On Fri, Sep 23, 2022 at 1:58 PM stefan.reich.maker.of.eye via AGI <
[email protected]> wrote:

> *Step 1: Position closing algorithm.*
>
> On new ticker value x of currency $coin do:
>   p = get our open position for $coin
>   if p exists:    // relativeValue is the position's PnL in percent under 
> leverage 1
>     p.relativeValue = (x/p.openingPriceWithFees-1)*p.direction*100
>     p.maxRelativeValue = max(p.maxRelativeValue, p.relativeValue)
>     pullbackThreshold = p.maxRelativeValue-pullback(p)
>
>     // LOSS (accept loss to circumvent risk escalation)

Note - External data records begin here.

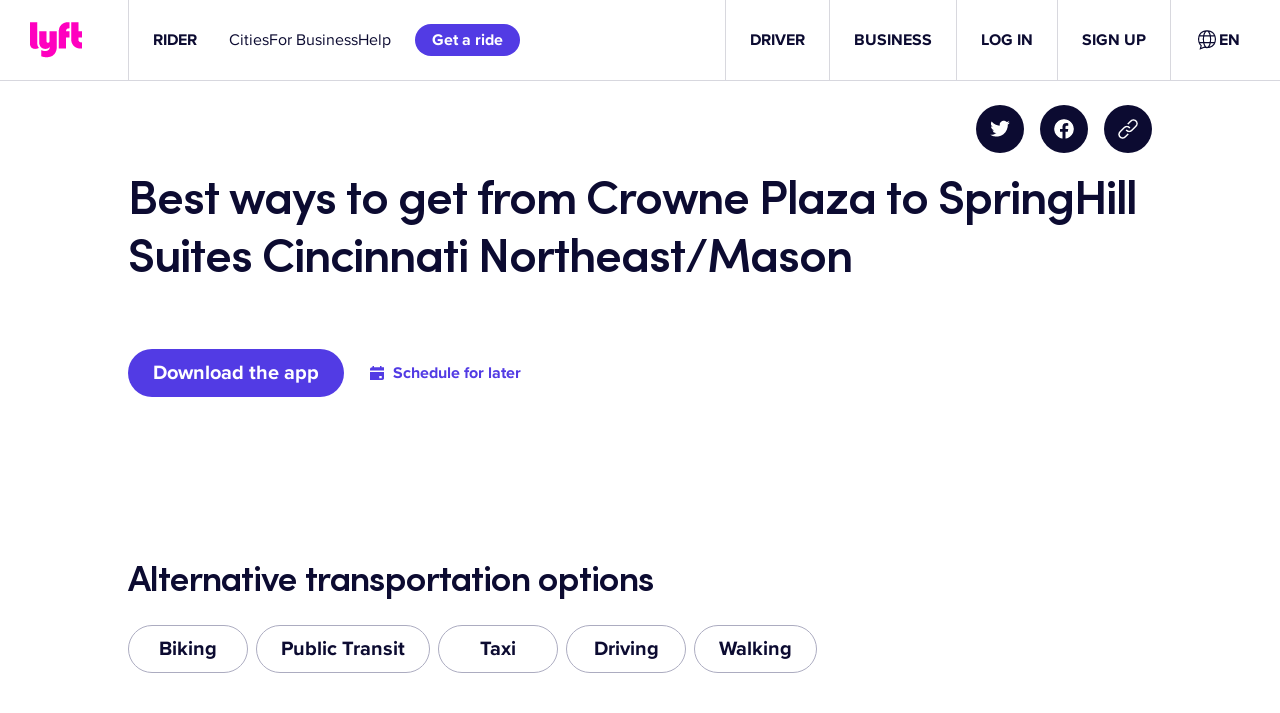

--- FILE ---
content_type: text/css
request_url: https://tags.srv.stackadapt.com/sa.css
body_size: -11
content:
:root {
    --sa-uid: '0-157d43d4-9c09-538e-68ca-1b3179a2f267';
}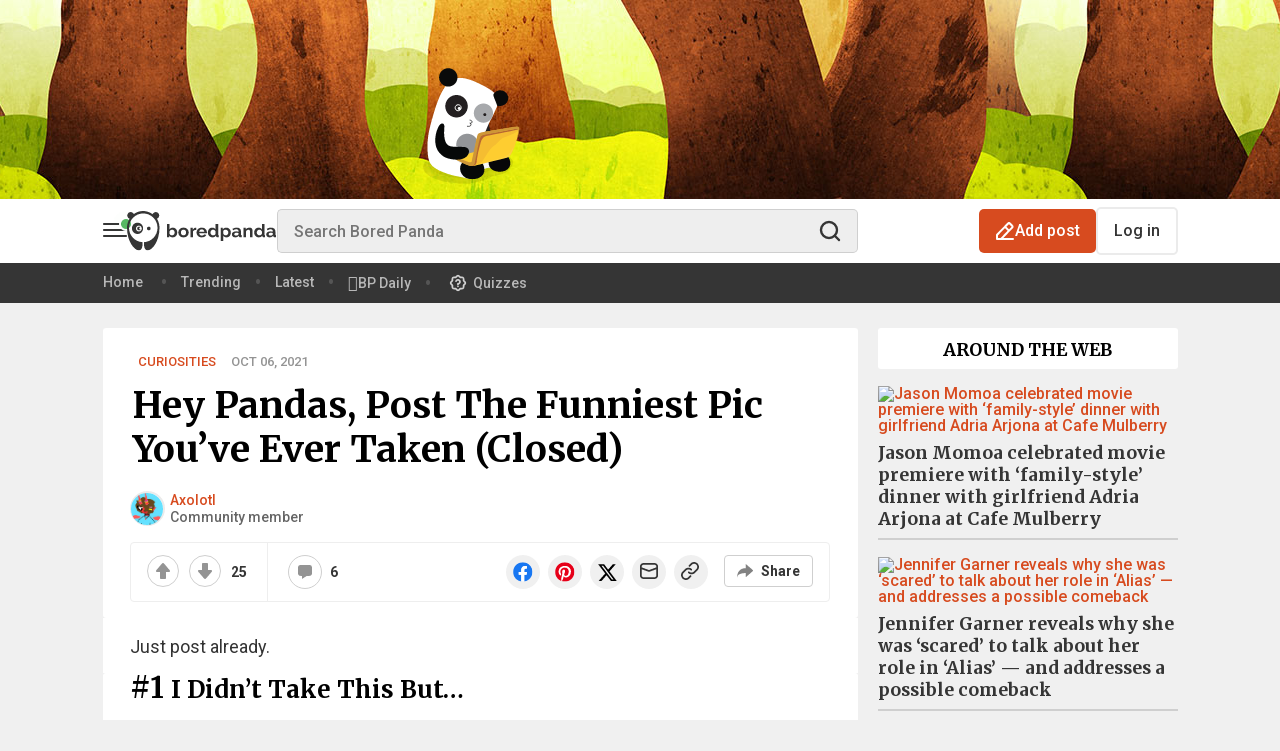

--- FILE ---
content_type: image/svg+xml
request_url: https://assets.boredpanda.com/blog/wp-content/themes/boredpanda/images/icons/fire.svg
body_size: 347
content:
<svg width="30" height="30" viewBox="0 0 30 30" fill="none" xmlns="http://www.w3.org/2000/svg">
<path d="M12.1875 13.125L8.15411 10.0175C6.71624 12.2735 5.625 14.9339 5.625 17.8125C5.625 20.2989 6.61272 22.6835 8.37087 24.4416C10.129 26.1998 12.5136 27.1875 15 27.1875C17.4864 27.1875 19.871 26.1998 21.6291 24.4416C23.3873 22.6835 24.375 20.2989 24.375 17.8125C24.375 9.375 15.9375 2.8125 15.9375 2.8125L12.1875 13.125Z" stroke="#353535" stroke-width="2" stroke-linecap="round" stroke-linejoin="round"/>
</svg>


--- FILE ---
content_type: image/svg+xml
request_url: https://assets.boredpanda.com/blog/wp-content/themes/boredpanda/images/icons/mobile-actions-btn.svg
body_size: 334
content:
<svg width="54" height="54" viewBox="0 0 54 54" fill="none" xmlns="http://www.w3.org/2000/svg">
    <rect width="54" height="54" rx="27" fill="#D74B1F"/>
    <path d="M19 21C20.1046 21 21 20.1046 21 19C21 17.8954 20.1046 17 19 17C17.8954 17 17 17.8954 17 19C17 20.1046 17.8954 21 19 21Z"
          fill="white"/>
    <path d="M27 21C28.1046 21 29 20.1046 29 19C29 17.8954 28.1046 17 27 17C25.8954 17 25 17.8954 25 19C25 20.1046 25.8954 21 27 21Z"
          fill="white"/>
    <path d="M35 21C36.1046 21 37 20.1046 37 19C37 17.8954 36.1046 17 35 17C33.8954 17 33 17.8954 33 19C33 20.1046 33.8954 21 35 21Z"
          fill="white"/>
    <path d="M19 29C20.1046 29 21 28.1046 21 27C21 25.8954 20.1046 25 19 25C17.8954 25 17 25.8954 17 27C17 28.1046 17.8954 29 19 29Z"
          fill="white"/>
    <path d="M27 29C28.1046 29 29 28.1046 29 27C29 25.8954 28.1046 25 27 25C25.8954 25 25 25.8954 25 27C25 28.1046 25.8954 29 27 29Z"
          fill="white"/>
    <path d="M35 29C36.1046 29 37 28.1046 37 27C37 25.8954 36.1046 25 35 25C33.8954 25 33 25.8954 33 27C33 28.1046 33.8954 29 35 29Z"
          fill="white"/>
    <path d="M19 37C20.1046 37 21 36.1046 21 35C21 33.8954 20.1046 33 19 33C17.8954 33 17 33.8954 17 35C17 36.1046 17.8954 37 19 37Z"
          fill="white"/>
    <path d="M27 37C28.1046 37 29 36.1046 29 35C29 33.8954 28.1046 33 27 33C25.8954 33 25 33.8954 25 35C25 36.1046 25.8954 37 27 37Z"
          fill="white"/>
    <path d="M35 37C36.1046 37 37 36.1046 37 35C37 33.8954 36.1046 33 35 33C33.8954 33 33 33.8954 33 35C33 36.1046 33.8954 37 35 37Z"
          fill="white"/>
</svg>


--- FILE ---
content_type: image/svg+xml
request_url: https://assets.boredpanda.com/blog/wp-content/themes/boredpanda/images/icons/icon-to-top.svg
body_size: 321
content:
<svg width="60" height="60" viewBox="0 0 60 60" fill="none" xmlns="http://www.w3.org/2000/svg">
    <rect width="60" height="60" rx="12" fill="#EBEBEB"/>
    <path d="M30 42V22" stroke="black" stroke-width="2" stroke-linecap="round" stroke-linejoin="round"/>
    <path d="M21 31L30 22L39 31" stroke="black" stroke-width="2" stroke-linecap="round" stroke-linejoin="round"/>
    <path d="M20 18H40" stroke="black" stroke-width="2" stroke-linecap="round" stroke-linejoin="round"/>
</svg>


--- FILE ---
content_type: image/svg+xml
request_url: https://assets.boredpanda.com/blog/wp-content/themes/boredpanda/images/icons/icon-latest.svg
body_size: 392
content:
<svg width="60" height="60" viewBox="0 0 60 60" fill="none" xmlns="http://www.w3.org/2000/svg">
    <rect width="60" height="60" rx="12" fill="#EBEBEB"/>
    <path d="M29.9987 41.6693C36.442 41.6693 41.6654 36.4459 41.6654 30.0026C41.6654 23.5593 36.442 18.3359 29.9987 18.3359C23.5554 18.3359 18.332 23.5593 18.332 30.0026C18.332 36.4459 23.5554 41.6693 29.9987 41.6693Z"
          stroke="black" stroke-width="2" stroke-miterlimit="10"/>
    <path d="M30 21.8359V30.0026L35.8333 35.8359" stroke="black" stroke-width="2" stroke-linejoin="round"/>
</svg>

>     if p.relativeValue < -lossLimit:
>       close p
>
>     // SPONTANEOUS HAPPY CLOSE (position is positive & user-definable 
> criterion is fulfilled)
>     if p.relativeValue > minReasonableProfit and shouldHappyClose(p):
>       close p
>
>     // PULLBACK CLOSE (when current value falls significantly below the 
> all-time high)
>     if pullbackThreshold > 0 and p.relativeValue < pullbackThreshold:
>       close p
>
>
> We have *3 configuration options*:
>
>    - *lossLimit *- maximum accepted loss before leverage
>    - *pullback*(p) - maximum accepted relative pullback before closing a
>    positive position
>    - *shouldHappyClose*(p) - a user-supplied function that can randomly
>    return true for a position (that is in the plus!) to have it closed
>    immediately. There can be different reasons to do this.
>
>
> *Step 2: Position opening algorithm.*
>
> Now, the interesting thing is how to define the position opener.
>
> After all, closing a position is basically just milking the pig. You want
> to get as much out as you can, but it's not that complicated of a task.
>
> Opening a position, however,  is like finding the pig among hundreds of
> animals that look like pigs but don't actually give milk.
>
> *Anyone still following? :D*
>
> Anyway, my suggestion for the position opener - the magic piece that gives
> us the short and long signals! - is to simply open a position in the mind
> every time something happens to the ticker price. We also close these
> positions (mentally) when the above algorithm says so.
>
> And when any one of these positions becomes suitably positive, we
> basically assume the trend will continue and actually open a position of a
> very similar kind in real life.
>
> That might not be all there is to it though, I have a feeling the actual
> solution is a little more complicated still.
>
> *Step 3: Optimize the parameters*
>
> Remember, in the beginning we defined 3 parameters (2 of which are even
> functions). We should clearly just try different values for these and see
> how much profit we get in the simulation. This should be done for each
> crypto currency.
>
> A clear plan, right? Let's go then!!